Foreign medical students no longer allowed to study in Israel

The government’s decision was made in order to grow more local talent, as many are pushed out and go abroad to study, sometimes never to return.

By Batya Jerenberg, World Israel News

This coming academic year will mark the last class of new foreign medical school students who will graduate from Israeli universities, as the Ministry of Health has decided that its priority is to groom local talent from 2023 onwards.

“There was no choice,” Ben Gurion University (BGU) President Prof. Daniel Chamovitz told The Jerusalem Post. “We need more Israelis to study medicine here.”

The number of physicians trained has not kept up with the country’s population growth, with Israel ranking near the bottom of doctors per capita among OECD countries, especially in the periphery, the Post noted.

The move is not totally unexpected, given that the Council for Higher Education had recommended it already in 2018. A significant number of Israeli students who study abroad do not return.

The decision will open 130 more spaces annually in BGU, Tel Aviv University (TAU) and the Technion-Israel Institute of Technology, which have run English-language schools for decades, mainly filled with American and Canadian students.

The Health Ministry also intends to increase the number of classes over the next three years to 300, which would mean 1,200 new Israeli doctors will graduate per year rather than the current 900.

The decision poses a challenge for the Israeli schools in that American students pay the same amount of tuition as they would in their home country, which is approximately $40-50,000 annually.

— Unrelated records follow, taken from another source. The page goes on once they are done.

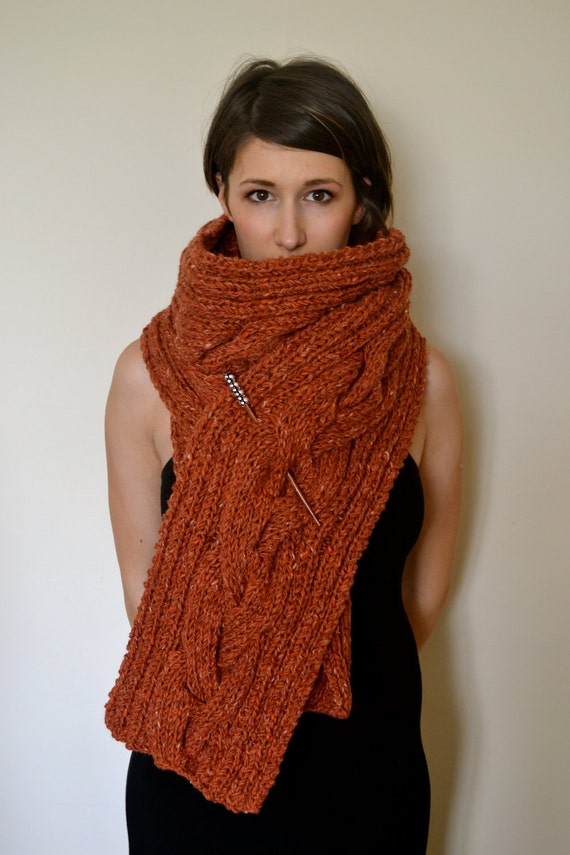 Beautiful burnt orange cable knit scarf made from 100% Donegal Wool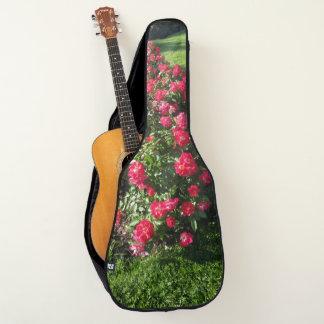 De akoestische Zak van de Gitaar met rozen Gitaartas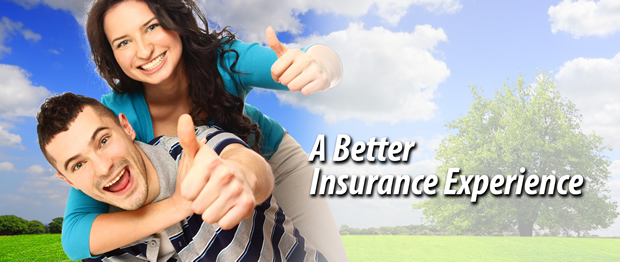 Insurance Ottawa from GMI Including Ottawa Home Insurance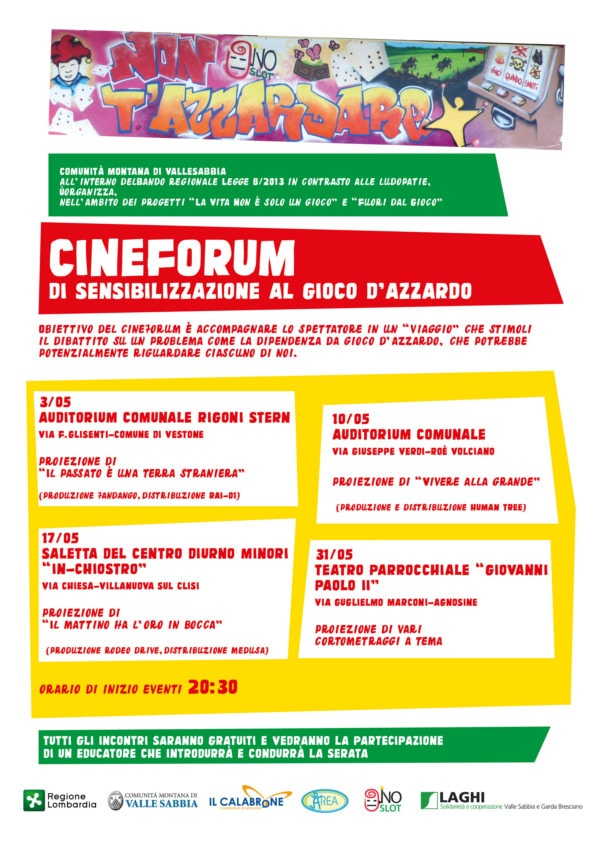 Cineforum-gioco-azzardo-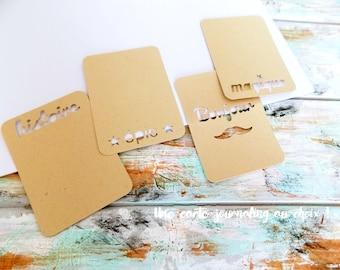 Cards Journaling Kraft #2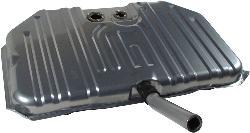70-72 A Body EFI Gas Tank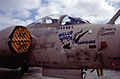 Blackburn Buccaneer Hello Sailor Caroline Nose Art.jpg
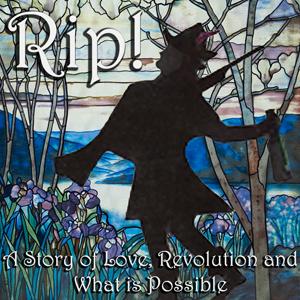 Rip-SleepyHollow-new-split.jpg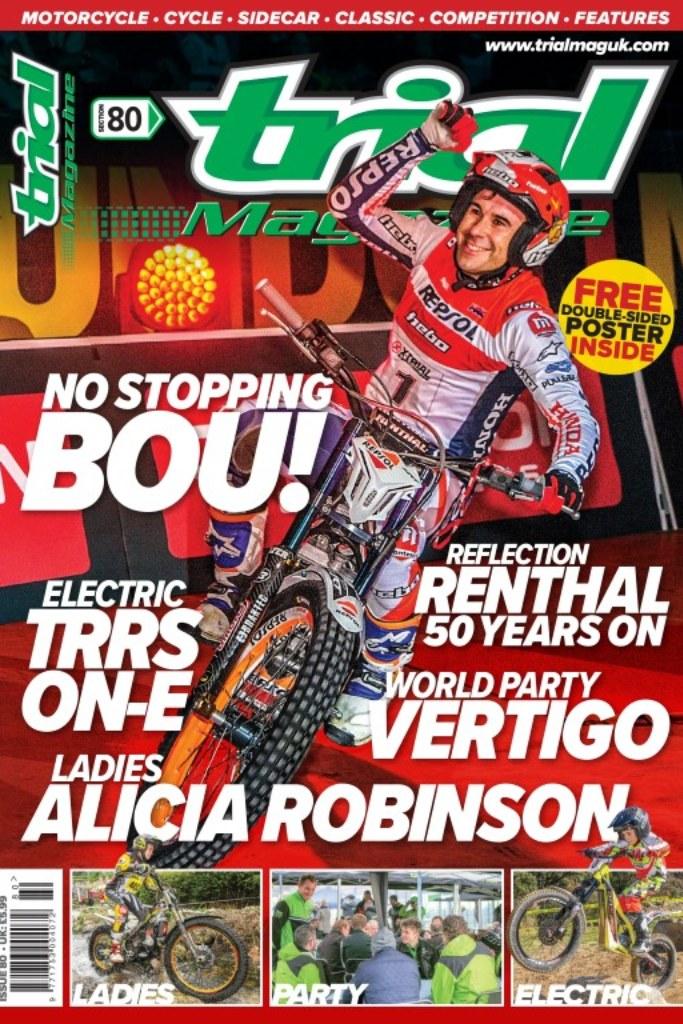 Trial Magazine 80 portada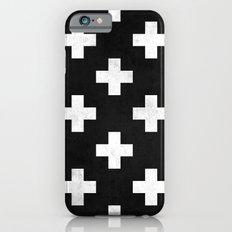 Black and white swiss cross pattern iPhone 6 Slim Case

In contrast, medical school in Israel, subsidized by the government, is only about NIS 13,000 ($4,000) per year for Israeli students.

According to the website Doctors Only, it was the sharp drop in revenue that led the Israeli universities to oppose the move until now.

As agreed upon by the Finance Ministry, the Israeli medical schools will therefore receive compensation of NIS 58,000 per student.

TAU’s program, established 45 years ago, is the most venerabled. Its executive dean, Dr. Stephen Lazar, was not enthused by the decision, as reflected in a letter he sent to the current crop of foreign students, the Post reported.

Calling it a “political decision,” he said that the school’s “graduates have been ambassadors for Israel, and they showcase the excellence of medical education at Israeli institutions. Demonstrated successful cooperation of medical institutions in the U.S., Canada and Israel were not considered in this political action.”

Chamovitz’s predecessor, Prof. Rivka Carmi, pointed to a different problem that has yet to be addressed.

“There is a shortage of physicians and a lack of hospitals and professors available for clinical teaching,” she told the Post. “The lack of hospitals for clinical teaching is the bottleneck. A second hospital, in addition to Soroka-University Medical Center, is planned for Beersheba, but that will be built in a decade, if we’re lucky.”

The only hospital built in Israel in the last 40 years was Samson Assuta in Ashdod, which opened its doors in 2017.

“It was the right decision not to accept foreign medical students in the future. I think there is no choice but to be in favor, if you think of the needs of Israel. I say this with a heavy heart,” she added.